Seule une odeur accompagnait cette présence. Une odeur comme…
Comme l’odeur du cadavre d’Étrangleur que j’avais découvert dans les profondeurs du palais, comme la puanteur omniprésente à Dejagore, au point qu’on ne la remarquait plus que lorsqu’elle n’était plus là. Cette odeur, c’était celle de la mort.
J’avais éprouvé une immense douleur dans le delta, imaginant revoir Sahra vivante parmi les Nyueng Bao, quand bien même me trouvais-je dans l’éther avec Fumée. Maintenant, j’éprouvais une terreur sans nom, étant à nouveau hors de mon corps.

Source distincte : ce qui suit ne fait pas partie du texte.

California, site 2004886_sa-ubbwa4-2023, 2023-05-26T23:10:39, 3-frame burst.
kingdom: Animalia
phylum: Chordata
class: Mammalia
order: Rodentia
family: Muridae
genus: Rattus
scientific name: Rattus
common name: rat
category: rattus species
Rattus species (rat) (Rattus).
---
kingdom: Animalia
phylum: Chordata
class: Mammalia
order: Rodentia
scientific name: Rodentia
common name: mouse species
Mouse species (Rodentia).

Je me suis mis à faire ce que, en chair et en os, j’aurais appelé un tour complet sur moi-même, lentement. J’ai effectué un second tour, un troisième et un quatrième, chaque fois plus vite, chaque fois plus impétueusement. Et chaque fois – il me semblait que ce que je cherchais à voir se trouvait au sud – j’entrevoyais quelque chose de vaste, sombre, plus net d’une fois sur l’autre, jusqu’au tout dernier tour : c’était une femme noire aussi grande que le ciel. Elle était nue. Elle avait quatre bras, six seins et des crocs comme un vampire. L’odeur, c’était son haleine. Ses yeux brillaient comme des guichets ouverts sur l’enfer, et pourtant son regard plongeait dans le mien et me parlait, chargé à la fois d’une force coercitive et d’une promesse – d’un érotisme torride au-delà de tout ce que j’avais pu connaître avec Sahra.
J’ai hurlé.
J’ai jailli hors de l’univers de Fumée.
Fumée voulait hurler lui aussi. Je crois que la terreur a bien failli le réveiller.

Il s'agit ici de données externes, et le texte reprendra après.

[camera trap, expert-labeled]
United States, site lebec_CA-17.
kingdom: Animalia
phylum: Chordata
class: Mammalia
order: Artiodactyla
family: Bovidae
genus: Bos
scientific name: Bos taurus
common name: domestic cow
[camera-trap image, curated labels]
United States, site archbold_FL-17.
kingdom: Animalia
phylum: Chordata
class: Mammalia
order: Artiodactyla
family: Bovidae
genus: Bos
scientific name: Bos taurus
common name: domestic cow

Qu’un-Œil a rigolé. « T’as assez froid, Gamin ? »
J’étais trempé. Trempé d’une eau très froide. « Qu’est-ce qui s’est passé ?

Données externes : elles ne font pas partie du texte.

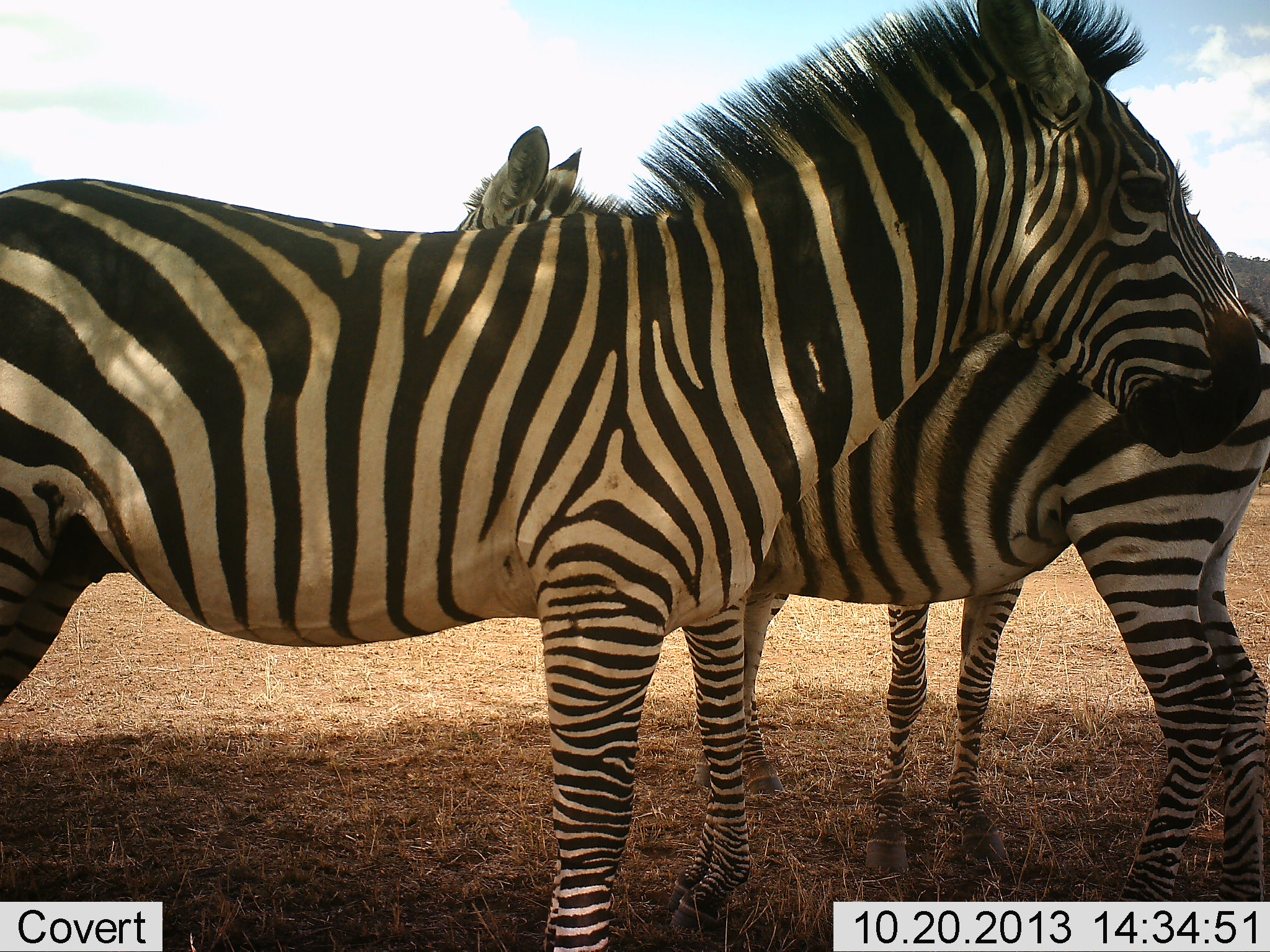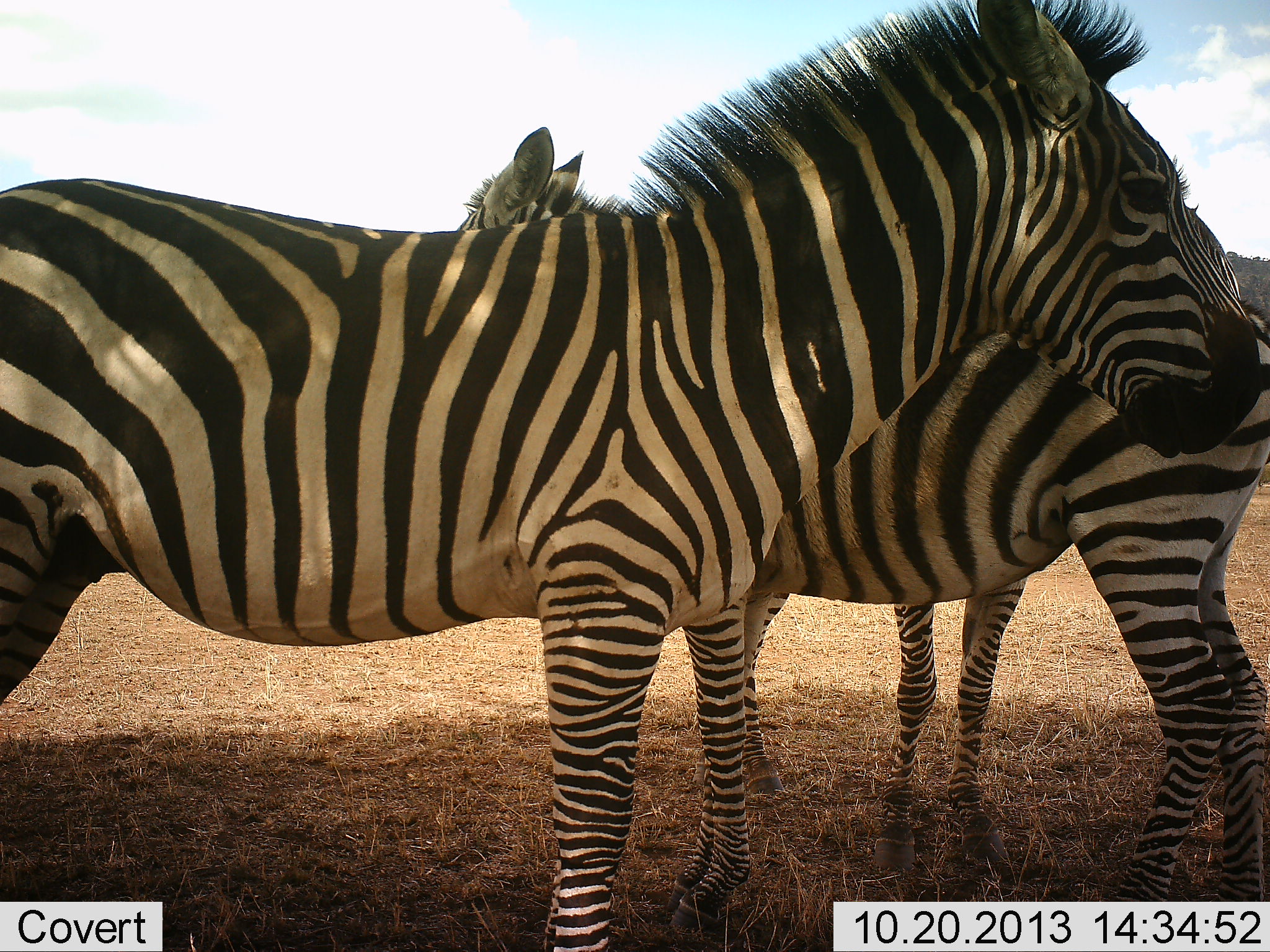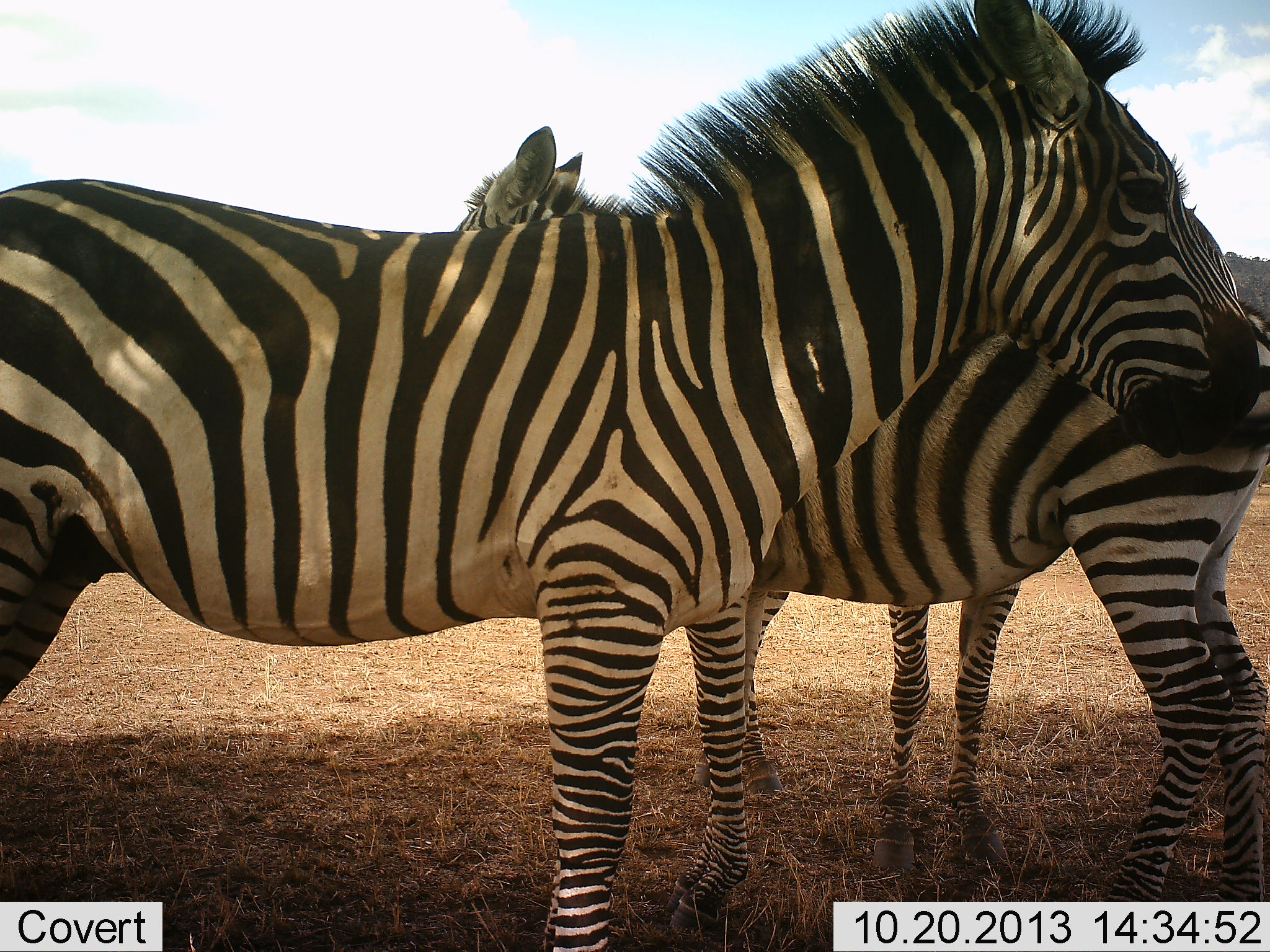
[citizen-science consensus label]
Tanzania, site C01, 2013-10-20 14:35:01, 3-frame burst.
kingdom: Animalia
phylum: Chordata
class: Mammalia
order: Perissodactyla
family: Equidae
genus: Equus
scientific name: Equus quagga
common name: plains zebra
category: zebra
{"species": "zebra (plains zebra) (Equus quagga)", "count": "2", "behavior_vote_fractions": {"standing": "100%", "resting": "10%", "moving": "0%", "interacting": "10%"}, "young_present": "0%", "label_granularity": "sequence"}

— Si tu restes là-bas une éternité à nouveau, je te gèlerai le fion pour de bon. »
J’ai commencé à trembler. « Oh, merde. Ça caille. » Je ne lui ai pas dit ce que j’avais vu, ce qui, en vérité, m’inspirait ces tremblements. Sans doute était-ce seulement mon imagination qui s’emballait une fois de plus. « Qu’est-ce que tu cherches, espèce de couillon, tu veux me flanquer une crise cardiaque ou quoi ?
— Non. Je veux juste t’empêcher de te perdre. Tu ne te retrouveras pas tout seul.
— Je crois que je suis déjà perdu, vieux gars. »
Les étoiles clignent d’une ironie froide.
Il y a toujours un moyen.
Le vent gémit et hurle, exhalant son haleine amère à travers des crocs de glace. La foudre gronde et aboie sur la plaine de pierre scintillante. La rage est une force rouge, presque animée, aussi pétrie de compassion qu’un serpent mourant de faim. Peu d’ombres folâtrent parmi les colonnes. Beaucoup ont été requises ici ou là.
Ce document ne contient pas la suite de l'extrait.